De la microbiologie pour ceux qui ont les crocs
L’inefficacité n’existe pas.
L’azote est un constituant principal de toute vie, étant essentiel pour par exemple protéines et ADN. Malgré son abondance sur terre, l’approvisionnement en azote est un facteur limitant la croissance pour la plupart des formes de vie. Je ne parle pas des amateurs de fitness qui boivent des shakes protéinés pour la masse musculaire, mais – bien sûr – des micro-organismes. Les bactéries et les archées sont les seules formes de vie capables de fixer l’azote de l’air et dans les cellules. Cela signifie que tout l’azote dans notre corps (mais aussi dans celui d’autres animaux ou plantes) a été «préparé» pour nous par des bactéries et des archées. Les seules enzymes connues pour catalyser un tel processus sont appelées nitrogénases.
Trois variantes de ces nitrogénases existent, du nom de différents métaux trouvés dans leur site actif : le molybdène (Mo), le vanadium (V) et le fer (Fe). Les enzymes prélèvent l’azote de l’atmosphère et une source d’électrons pour réduire le N2 en NH3, mais produisent également une gamme de sous-produits (principalement H2). Des trois variantes, la Mo-nitrogénase est l’enzyme la plus ancienne et les deux autres ont évolué à partir de celle-ci (1). Cependant, la Mo-nitrogénase est également considérée comme l’enzyme de fixation de l’azote la plus efficace car elle produit le moins de sous-produits (1). Donc, si les nitrogénases V et Fe sont moins efficaces dans leur travail, pourquoi auraient-elles évolué ?
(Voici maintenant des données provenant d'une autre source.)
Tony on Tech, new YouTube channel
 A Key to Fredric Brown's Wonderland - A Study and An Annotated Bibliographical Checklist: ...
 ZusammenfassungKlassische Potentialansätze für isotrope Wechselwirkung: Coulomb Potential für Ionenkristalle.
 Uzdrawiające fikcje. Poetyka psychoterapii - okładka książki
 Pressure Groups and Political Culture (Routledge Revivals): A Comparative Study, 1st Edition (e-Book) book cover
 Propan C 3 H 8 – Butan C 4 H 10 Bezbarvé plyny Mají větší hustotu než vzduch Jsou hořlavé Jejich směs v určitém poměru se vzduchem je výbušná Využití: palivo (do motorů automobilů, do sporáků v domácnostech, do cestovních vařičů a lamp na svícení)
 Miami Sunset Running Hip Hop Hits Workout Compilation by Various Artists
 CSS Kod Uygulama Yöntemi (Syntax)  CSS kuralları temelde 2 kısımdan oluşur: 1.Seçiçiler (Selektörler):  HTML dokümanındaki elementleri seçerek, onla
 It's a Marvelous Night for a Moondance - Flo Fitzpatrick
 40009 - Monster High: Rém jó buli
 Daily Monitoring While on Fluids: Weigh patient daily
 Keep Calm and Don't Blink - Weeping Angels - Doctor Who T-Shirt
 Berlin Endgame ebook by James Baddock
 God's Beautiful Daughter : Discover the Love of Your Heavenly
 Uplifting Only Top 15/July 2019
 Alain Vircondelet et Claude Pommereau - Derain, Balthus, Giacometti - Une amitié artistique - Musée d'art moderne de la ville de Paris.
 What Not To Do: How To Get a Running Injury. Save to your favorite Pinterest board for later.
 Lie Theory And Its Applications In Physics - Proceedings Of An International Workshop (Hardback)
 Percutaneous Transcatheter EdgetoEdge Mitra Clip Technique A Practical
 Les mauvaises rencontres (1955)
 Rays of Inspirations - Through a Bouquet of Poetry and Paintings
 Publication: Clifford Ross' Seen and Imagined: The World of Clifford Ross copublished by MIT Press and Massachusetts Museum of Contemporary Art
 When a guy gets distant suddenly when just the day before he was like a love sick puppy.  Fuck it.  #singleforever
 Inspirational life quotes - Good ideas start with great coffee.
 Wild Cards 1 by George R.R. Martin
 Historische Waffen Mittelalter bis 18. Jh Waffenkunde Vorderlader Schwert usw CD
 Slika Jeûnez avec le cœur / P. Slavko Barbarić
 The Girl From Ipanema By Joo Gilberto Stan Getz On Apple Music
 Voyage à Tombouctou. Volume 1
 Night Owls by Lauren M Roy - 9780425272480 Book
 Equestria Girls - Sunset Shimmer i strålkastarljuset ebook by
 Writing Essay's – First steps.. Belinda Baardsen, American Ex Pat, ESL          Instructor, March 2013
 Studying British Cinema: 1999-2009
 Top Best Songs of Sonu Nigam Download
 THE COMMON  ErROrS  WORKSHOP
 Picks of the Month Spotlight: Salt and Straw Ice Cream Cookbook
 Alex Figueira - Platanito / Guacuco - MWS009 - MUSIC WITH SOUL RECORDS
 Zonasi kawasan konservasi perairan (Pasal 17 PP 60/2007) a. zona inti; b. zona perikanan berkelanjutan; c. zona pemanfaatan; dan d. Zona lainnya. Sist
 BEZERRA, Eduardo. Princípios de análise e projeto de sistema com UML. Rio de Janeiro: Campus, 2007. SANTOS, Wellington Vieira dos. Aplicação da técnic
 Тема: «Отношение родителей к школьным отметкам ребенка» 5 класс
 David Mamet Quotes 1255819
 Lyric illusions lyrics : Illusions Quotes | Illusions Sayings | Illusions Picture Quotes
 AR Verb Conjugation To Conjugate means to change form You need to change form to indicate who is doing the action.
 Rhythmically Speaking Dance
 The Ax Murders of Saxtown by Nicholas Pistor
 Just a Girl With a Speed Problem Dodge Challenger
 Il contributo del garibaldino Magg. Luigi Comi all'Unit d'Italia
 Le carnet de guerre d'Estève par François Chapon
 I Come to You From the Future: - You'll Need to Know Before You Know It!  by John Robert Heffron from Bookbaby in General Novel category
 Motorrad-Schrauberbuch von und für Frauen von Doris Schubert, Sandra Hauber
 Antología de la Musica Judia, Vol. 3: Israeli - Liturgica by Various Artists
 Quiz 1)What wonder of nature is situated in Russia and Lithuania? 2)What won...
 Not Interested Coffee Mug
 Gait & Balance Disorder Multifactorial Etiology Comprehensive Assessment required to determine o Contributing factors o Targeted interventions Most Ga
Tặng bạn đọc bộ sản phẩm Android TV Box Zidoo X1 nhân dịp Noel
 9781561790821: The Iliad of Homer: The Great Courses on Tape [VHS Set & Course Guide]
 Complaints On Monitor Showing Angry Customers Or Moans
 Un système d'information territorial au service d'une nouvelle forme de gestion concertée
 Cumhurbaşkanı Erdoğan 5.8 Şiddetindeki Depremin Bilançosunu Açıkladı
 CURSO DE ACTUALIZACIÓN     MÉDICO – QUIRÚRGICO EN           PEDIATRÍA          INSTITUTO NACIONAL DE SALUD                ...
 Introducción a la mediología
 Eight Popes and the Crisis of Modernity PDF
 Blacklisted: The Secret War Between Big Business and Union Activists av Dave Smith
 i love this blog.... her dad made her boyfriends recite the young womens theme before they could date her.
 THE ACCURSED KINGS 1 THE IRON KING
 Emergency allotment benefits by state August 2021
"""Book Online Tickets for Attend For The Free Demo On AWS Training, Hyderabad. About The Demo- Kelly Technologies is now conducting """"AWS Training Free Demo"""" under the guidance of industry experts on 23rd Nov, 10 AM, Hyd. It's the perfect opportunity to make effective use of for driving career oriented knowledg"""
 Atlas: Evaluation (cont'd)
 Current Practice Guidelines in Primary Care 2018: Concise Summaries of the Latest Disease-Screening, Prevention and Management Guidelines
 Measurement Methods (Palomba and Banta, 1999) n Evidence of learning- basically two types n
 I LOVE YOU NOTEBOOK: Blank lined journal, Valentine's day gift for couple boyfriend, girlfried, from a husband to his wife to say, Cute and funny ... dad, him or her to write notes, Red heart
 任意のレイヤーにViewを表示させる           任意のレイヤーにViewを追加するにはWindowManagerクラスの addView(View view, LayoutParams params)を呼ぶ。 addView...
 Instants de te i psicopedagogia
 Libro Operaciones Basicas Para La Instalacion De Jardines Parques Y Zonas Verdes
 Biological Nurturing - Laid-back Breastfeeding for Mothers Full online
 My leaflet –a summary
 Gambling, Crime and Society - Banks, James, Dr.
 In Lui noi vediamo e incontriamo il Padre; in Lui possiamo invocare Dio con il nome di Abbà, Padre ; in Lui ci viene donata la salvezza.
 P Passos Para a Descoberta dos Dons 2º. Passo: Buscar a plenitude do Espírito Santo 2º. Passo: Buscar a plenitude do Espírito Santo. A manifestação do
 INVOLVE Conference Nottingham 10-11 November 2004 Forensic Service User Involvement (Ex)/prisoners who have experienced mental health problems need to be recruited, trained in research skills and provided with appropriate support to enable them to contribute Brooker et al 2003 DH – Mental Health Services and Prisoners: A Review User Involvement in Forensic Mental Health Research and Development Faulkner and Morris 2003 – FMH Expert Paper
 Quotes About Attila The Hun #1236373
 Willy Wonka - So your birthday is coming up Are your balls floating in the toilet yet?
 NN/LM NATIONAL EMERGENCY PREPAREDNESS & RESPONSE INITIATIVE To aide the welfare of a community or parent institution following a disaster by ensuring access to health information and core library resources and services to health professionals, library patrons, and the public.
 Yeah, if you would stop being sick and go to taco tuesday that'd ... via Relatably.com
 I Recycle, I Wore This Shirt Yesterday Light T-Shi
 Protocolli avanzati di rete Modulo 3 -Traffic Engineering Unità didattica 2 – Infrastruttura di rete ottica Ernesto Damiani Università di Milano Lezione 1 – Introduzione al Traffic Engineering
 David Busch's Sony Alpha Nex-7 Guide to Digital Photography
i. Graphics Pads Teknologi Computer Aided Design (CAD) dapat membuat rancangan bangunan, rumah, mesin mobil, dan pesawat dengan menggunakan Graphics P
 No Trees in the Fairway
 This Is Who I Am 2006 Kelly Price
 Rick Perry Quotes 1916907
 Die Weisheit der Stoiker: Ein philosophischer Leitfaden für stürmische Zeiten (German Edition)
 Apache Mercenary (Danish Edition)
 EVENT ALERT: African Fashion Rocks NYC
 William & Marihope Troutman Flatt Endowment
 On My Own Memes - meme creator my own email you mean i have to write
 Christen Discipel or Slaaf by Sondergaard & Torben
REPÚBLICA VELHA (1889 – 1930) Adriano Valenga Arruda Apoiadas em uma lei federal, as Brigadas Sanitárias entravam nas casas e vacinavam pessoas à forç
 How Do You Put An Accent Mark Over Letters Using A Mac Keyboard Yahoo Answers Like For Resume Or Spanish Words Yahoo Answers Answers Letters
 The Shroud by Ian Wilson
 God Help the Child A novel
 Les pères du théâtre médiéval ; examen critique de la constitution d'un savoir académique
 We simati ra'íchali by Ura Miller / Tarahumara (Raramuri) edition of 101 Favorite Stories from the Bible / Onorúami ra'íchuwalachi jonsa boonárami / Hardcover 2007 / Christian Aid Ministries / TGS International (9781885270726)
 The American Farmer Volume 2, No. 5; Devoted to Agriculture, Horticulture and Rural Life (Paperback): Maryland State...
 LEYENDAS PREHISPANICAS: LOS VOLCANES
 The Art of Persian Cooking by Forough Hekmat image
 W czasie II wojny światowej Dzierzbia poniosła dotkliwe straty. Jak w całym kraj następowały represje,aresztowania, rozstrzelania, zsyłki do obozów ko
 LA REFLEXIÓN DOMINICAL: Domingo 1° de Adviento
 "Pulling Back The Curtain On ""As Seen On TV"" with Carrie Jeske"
Katja Luxem et ses collègues de l’Université de Princeton, NJ, ont entrepris de trouver des réponses à l’aide de Rhodopseudomonas palustris (2). Cette bactérie contient les gènes des trois enzymes, mais – comme le montre l’article – dépend généralement de la Mo-nitrogénase pour son approvisionnement en azote. De plus, les chercheurs ont testé trois mutants génétiques de R. palustris qui ne contenaient chacun qu’une seule des isozymes de la nitrogénase. Ils ont découvert que, selon la source de carbone, la Mo-nitrogénase ne fixait pas l’azote le plus rapidement. La V-nitrogénase a soutenu une croissance plus rapide sur d’autres substrats, et sur l’acétate a même surpassé le type sauvage (Figure 1).

Lorsqu’il est nourri avec de l’acétate, le mutant n’exprimant que la V-nitrogénase a produit à peu près autant de sous-produit (H2) que le type sauvage. Les auteurs soupçonnent que cela a à voir avec la température : l’idée que la Mo-nitrogénase est la plus efficace est née d’expériences à 30 °C, mais cette expérience a été réalisée à 19 °C – et ils ne sont pas les premiers à voir l’efficacité de la baisse de la Mo nitrogénase à des températures plus basses (3). L’existence de la V-nitrogénase à côté de la Mo-nitrogénase pourrait donc être liée à la température de l’environnement dans lequel vit la bactérie.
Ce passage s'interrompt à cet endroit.